Lalu apakah kegiatan pertambangan harus dihentikan selamanya?. Hal itu tidak mungkin dilakukan karena pertambangan telah menjadi sebuah keniscayaan. Apalagi, bagi Indonesia yang buminya menyimpan banyak kekayaan alam dan setiap kekayaan itu perlu dimanfaatkan untuk kebutuhan manusia yang semakin hari terus bertambah.

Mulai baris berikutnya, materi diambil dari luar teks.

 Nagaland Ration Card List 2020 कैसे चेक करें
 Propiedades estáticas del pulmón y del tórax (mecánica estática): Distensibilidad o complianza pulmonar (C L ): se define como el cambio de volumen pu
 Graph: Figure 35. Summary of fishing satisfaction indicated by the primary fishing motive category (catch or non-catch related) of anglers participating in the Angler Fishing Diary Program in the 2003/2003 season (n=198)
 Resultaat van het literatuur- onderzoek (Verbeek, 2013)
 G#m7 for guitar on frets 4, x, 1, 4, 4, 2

Hampir semua barang kebutuhan hidup sehari-hari mengandung komponen yang berasal dari barang tambang. Mulai dari alat makan, kendaraan, hingga perangkat gadget yang saat ini tak bisa dilepaskan dari kehidupan manusia. Tak bisa dibayangkan jika manusia hidup tanpa semua peralatan tersebut dan harus kembali ke zaman batu. Pertambangan juga memacu efek berantai bagi pembangunan nasional karena menjadi sumber devisa dan penerimaan negara, menyerap tenaga kerja hingga mendorong perkembangan daerah.
***
Kedua realitas yang bertolak belakang di atas barangkali disebabkan oleh paradigma kuno pertambanganyang menganggap kekayaan alam sebagai sumber pendapatan. Akibatnya seluruh kegiatan pertambangan mulai dari tahap eksplorasi, eksploitasi hingga pascatambang hanya diarahkan untuk memenuhi pundi-pundi keuntungan ekonomi. Pada saat yang sama kelestarian lingkungan dikorbankan.

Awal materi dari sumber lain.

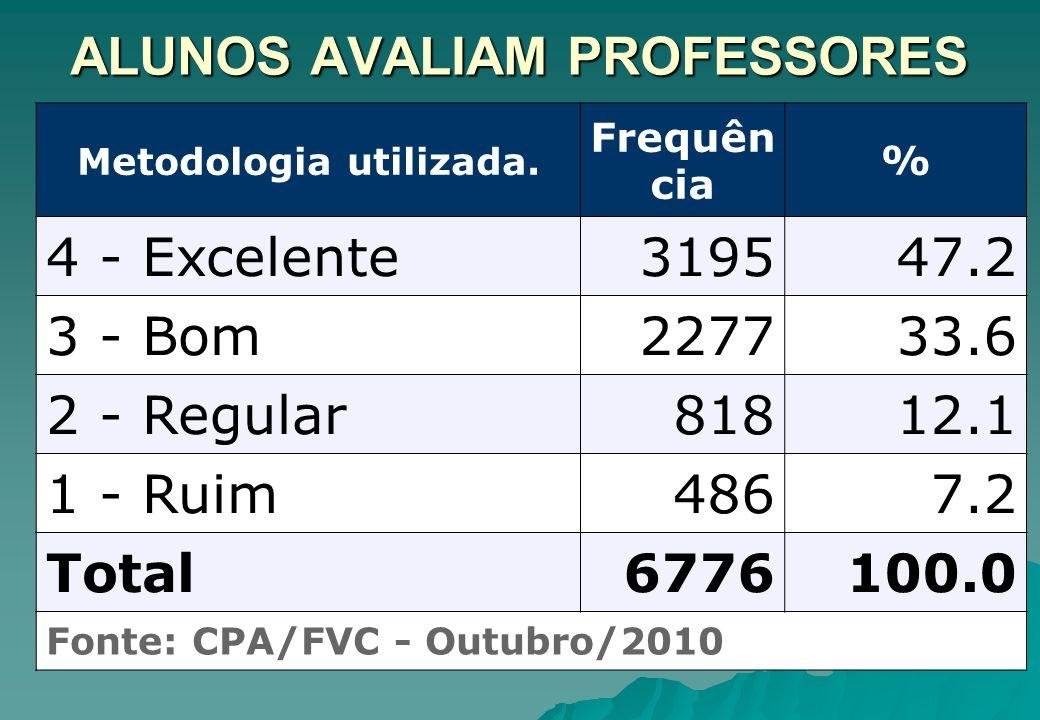ALUNOS AVALIAM PROFESSORES Metodologia utilizada. Frequên cia % 4 - Excelente319547.2 3 - Bom227733.6 2 - Regular81812.1 1 - Ruim4867.2 Total6776100.0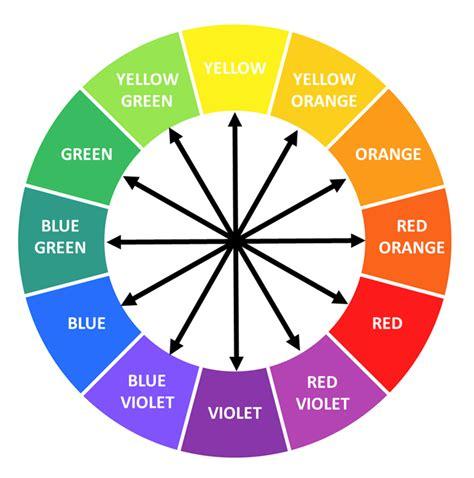 color me bronze spray sydney colour theory colour me bronze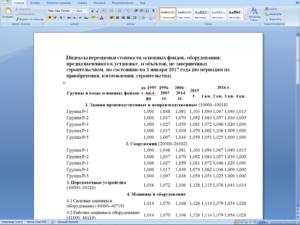 Переоценка основных средств на 2019 год
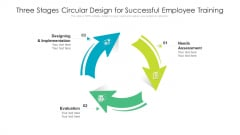 Three Stages Circular Design For Successful Employee Training Ppt PowerPoint Presentation File Files PDF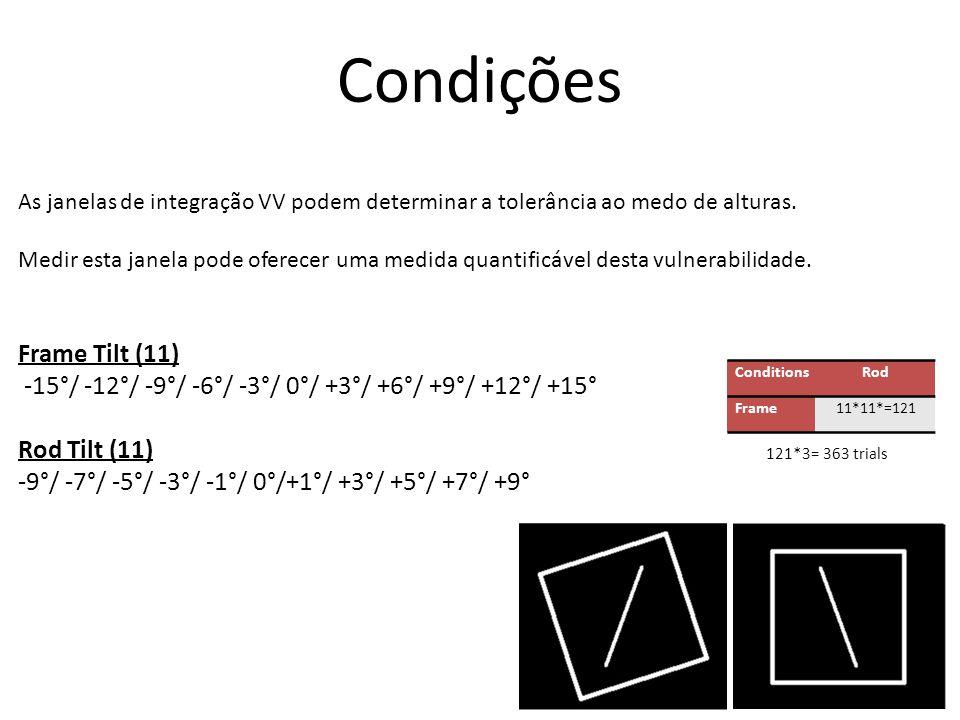 Condições ConditionsRod Frame11*11*=121 Frame Tilt (11) -15°/ -12°/ -9°/ -6°/ -3°/ 0°/ +3°/ +6°/ +9°/ +12°/ +15° Rod Tilt (11) -9°/ -7°/ -5°/ -3°/ -1°/ 0°/+1°/ +3°/ +5°/ +7°/ +9° 121*3= 363 trials As janelas de integração VV podem determinar a tolerância ao medo de alturas.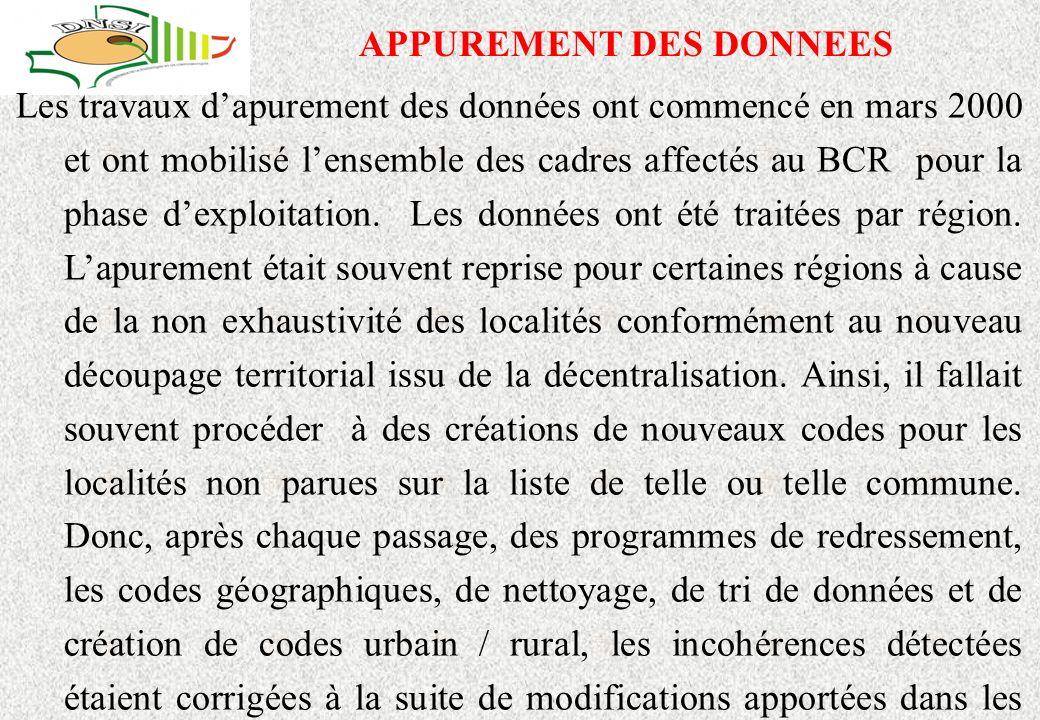 APPUREMENT DES DONNEES Les travaux dapurement des données ont commencé en mars 2000 et ont mobilisé lensemble des cadres affectés au BCR pour la phase dexploitation.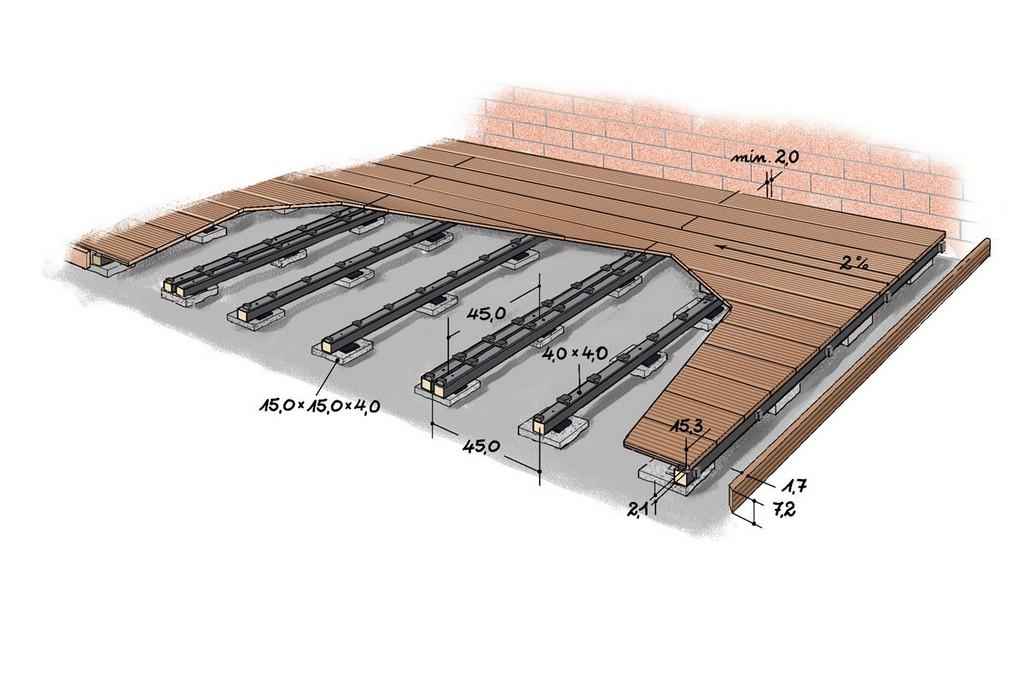 Wpc Terrassen Verlegen Anleitung regarding dimensions 1200 X 801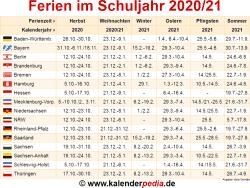 Ferien im Schuljahr 2020/21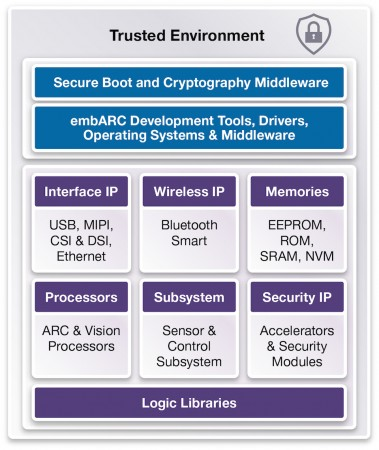 Synopsys IoT IP security stack (Source: Synopsys)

“Tambang untuk Kehidupan”bisa menjadi jalan tengah sekaligus paradigma baru sehingga kegiatan pertambangan untuk memenuhi kebutuhan manusia tidak menimbulkan kerusakan lingkungan yang lebih besar.Paradigma tersebut mendorong praktik pertambangan secara baik dan benar agar sumber daya alam dapat dimanfaatkan secara optimal. Di sisi lain resiko dampak yang ditimbulkan dapat ditekan seminimal mungkin. Kegiatan pertambangan tetap dibutuhkan, tapi dengan cara yang memenuhi kaidah-kaidah lingkungan hidup.
Sementara itu di Papua tindakan etis pada lingkungan juga dilupayakan oleh PT. Freeport Indonesia (PTFI) dengan beberapa cara. Menerapkan sistem manajemen lingkungan standar nasional dan internasional, PTFI melakukan pemantauan lingkungan terutama terkait dampak tailing terhadap kualitas air permukaan, air bawah tanah, udara, sedimen, hewan, tumbuhan, dan produk pertanian. Semua dilakukan untuk mengendalikan dampak kegiatan pertambangan.
Pengelolaan limbah dan air asam tambang juga dilakukan. Selanjutnya hingga 2014 PTFI telah melakukan reklamasi pada area yang terdampak tailing seluas 791 hekatr dan seluas 107 hektar di sekitar muara Sungai Ajkwa. Di tempat yang sama PTFI menanam 800.000 pohon mangrove untuk meningkatkan fungsi ekosistem. Upaya-upaya tersebut diikuti dengan pemantauan keanekaragaman hewan dan tumbuhan untuk mengukur suksesi alami yang berlangsung. PTFI juga bermitra dengan masyarakat untuk meningkatkan kesadaran lingkungan.